J'ai vu "L'aurore". J'ai vu l'amour au cinéma.
J'ai vu l'amour dans ce qu'il a de plus pur.
Superbe poème cinématographique, "L'aurore" de Murnau demeure l'un des plus beaux films de l'Histoire du cinéma. Séduit par ses films, William Fox avait convaincu Murnau de traverser l'Atlantique pour travailler à Hollywood avec des moyens illimités. Son nouveau projet était d'une adaptater un roman de l'écrivain allemand Hermann Südermann. La trame paraît simpliste : un homme, deux femmes et la passion qui vient mettre en danger le couple initial. Mais "L'aurore" est une éclatante démonstration de la capacité du cinéma à faire vivre les émotions.
D'emblée, le ton est donné : "l'histoire de ces deux êtres ne se situe pas à un moment bien précis, elle paut se dérouler n'importe où, n'importe quand".
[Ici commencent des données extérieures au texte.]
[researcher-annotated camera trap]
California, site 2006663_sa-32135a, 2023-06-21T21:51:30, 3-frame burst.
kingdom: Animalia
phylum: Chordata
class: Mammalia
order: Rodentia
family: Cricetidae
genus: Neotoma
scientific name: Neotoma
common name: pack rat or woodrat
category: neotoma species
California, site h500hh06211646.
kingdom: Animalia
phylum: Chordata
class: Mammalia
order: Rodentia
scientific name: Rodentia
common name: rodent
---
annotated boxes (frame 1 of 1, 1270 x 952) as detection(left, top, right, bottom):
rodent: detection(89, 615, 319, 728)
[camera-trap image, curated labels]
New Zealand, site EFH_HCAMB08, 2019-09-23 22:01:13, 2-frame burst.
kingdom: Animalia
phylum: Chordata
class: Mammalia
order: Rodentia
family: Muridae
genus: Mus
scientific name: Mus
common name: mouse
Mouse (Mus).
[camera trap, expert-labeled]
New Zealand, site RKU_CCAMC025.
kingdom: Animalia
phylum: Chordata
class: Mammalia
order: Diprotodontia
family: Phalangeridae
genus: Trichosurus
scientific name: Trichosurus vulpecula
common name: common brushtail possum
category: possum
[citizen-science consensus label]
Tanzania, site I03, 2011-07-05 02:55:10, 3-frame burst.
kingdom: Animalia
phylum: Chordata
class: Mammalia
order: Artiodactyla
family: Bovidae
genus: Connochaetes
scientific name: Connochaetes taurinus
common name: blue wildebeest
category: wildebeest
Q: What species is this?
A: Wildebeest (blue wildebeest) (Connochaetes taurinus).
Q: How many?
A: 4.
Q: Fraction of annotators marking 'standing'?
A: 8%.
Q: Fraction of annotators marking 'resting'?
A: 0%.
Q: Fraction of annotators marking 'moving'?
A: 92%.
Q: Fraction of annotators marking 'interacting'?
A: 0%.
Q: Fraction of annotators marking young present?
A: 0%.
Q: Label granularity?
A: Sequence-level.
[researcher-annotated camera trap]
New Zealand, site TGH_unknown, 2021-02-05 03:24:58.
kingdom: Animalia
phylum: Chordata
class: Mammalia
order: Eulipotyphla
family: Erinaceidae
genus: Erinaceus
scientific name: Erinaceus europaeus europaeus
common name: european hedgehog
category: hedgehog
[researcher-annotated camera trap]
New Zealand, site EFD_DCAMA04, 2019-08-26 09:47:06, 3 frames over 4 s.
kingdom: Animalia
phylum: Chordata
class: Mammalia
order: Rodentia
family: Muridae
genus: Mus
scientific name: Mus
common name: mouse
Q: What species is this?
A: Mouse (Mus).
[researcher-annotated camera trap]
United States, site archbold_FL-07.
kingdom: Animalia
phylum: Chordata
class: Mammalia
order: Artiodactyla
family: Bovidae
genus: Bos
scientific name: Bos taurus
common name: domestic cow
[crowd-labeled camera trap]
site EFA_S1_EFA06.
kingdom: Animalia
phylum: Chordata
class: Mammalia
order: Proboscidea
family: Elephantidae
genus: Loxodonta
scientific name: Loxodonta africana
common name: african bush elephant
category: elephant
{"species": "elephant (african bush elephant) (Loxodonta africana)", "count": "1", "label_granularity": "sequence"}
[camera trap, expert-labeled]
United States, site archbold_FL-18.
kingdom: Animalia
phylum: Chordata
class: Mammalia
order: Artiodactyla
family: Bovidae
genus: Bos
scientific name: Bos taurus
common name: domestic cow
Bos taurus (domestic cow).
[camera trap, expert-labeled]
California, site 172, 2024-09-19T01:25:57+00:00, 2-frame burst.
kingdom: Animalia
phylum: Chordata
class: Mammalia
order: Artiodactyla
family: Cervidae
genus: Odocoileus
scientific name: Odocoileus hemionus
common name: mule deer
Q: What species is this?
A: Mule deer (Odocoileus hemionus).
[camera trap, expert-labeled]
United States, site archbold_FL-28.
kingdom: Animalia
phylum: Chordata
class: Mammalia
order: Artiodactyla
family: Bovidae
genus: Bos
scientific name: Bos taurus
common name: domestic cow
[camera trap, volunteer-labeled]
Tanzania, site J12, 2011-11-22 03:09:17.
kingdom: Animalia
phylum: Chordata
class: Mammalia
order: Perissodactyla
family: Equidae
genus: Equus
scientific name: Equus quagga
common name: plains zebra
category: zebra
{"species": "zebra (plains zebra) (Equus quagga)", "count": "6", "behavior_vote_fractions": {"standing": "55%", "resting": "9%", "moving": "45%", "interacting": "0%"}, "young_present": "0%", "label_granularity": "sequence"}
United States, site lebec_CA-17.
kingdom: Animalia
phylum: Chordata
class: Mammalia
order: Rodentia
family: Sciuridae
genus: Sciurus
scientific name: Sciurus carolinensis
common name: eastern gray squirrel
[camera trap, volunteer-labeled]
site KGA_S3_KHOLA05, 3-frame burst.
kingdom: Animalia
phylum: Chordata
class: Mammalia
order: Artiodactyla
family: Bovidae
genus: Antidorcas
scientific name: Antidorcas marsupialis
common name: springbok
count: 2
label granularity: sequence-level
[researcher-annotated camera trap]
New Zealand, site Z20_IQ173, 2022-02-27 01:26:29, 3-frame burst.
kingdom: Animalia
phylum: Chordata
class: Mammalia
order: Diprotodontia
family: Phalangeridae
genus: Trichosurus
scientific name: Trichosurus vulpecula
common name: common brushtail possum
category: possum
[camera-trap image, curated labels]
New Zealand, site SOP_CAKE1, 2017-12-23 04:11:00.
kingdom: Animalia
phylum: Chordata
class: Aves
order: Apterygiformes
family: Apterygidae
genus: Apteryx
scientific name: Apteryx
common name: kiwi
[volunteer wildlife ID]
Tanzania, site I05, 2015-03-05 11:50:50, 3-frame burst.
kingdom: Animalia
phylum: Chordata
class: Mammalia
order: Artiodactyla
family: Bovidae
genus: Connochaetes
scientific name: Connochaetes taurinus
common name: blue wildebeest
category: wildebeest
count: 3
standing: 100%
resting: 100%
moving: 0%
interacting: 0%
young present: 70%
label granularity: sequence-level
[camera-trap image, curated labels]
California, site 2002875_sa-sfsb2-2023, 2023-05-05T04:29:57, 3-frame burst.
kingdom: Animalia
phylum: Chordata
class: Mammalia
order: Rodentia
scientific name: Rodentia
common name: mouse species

La brune qui vient de la ville veut vendre à l'homme l'image d'une ville faite de lumières et de plaisirs entêtants. Or la ville est faite de plaisirs, certes, mais aussi de dangers beaucoup plus terrestres : un coureur de jupons et des automobiles pressés par exemple. Au milieu de cet cité foisonnante, les deux êtres vont se réapprivoiser, en passant par le pardon, la redécouverte de soi puis finalement, l'amour. La séquence charnière du film se trouve dans la scène du mariage. A partir de ce tournant, l'homme comprend et réalise ce qui l'a uni à sa femme. Ainsi, le sentiment renaït. Le couple passe alors une journée idyllique, ou se côtoient le cocasse (chez le photographe, la scène avec le cochon) et l'insouciance (la danse traditionnelle, le baiser spontané lorsqu'ils posent). Il se permet même une incursion (magnifique) dans l'onirique lorsque les époux s'enlacent, inconscient du monde qui les entoure, vivant leur amour dans leur univers paradisiaque, provocant alors un embouteillage monstrueux.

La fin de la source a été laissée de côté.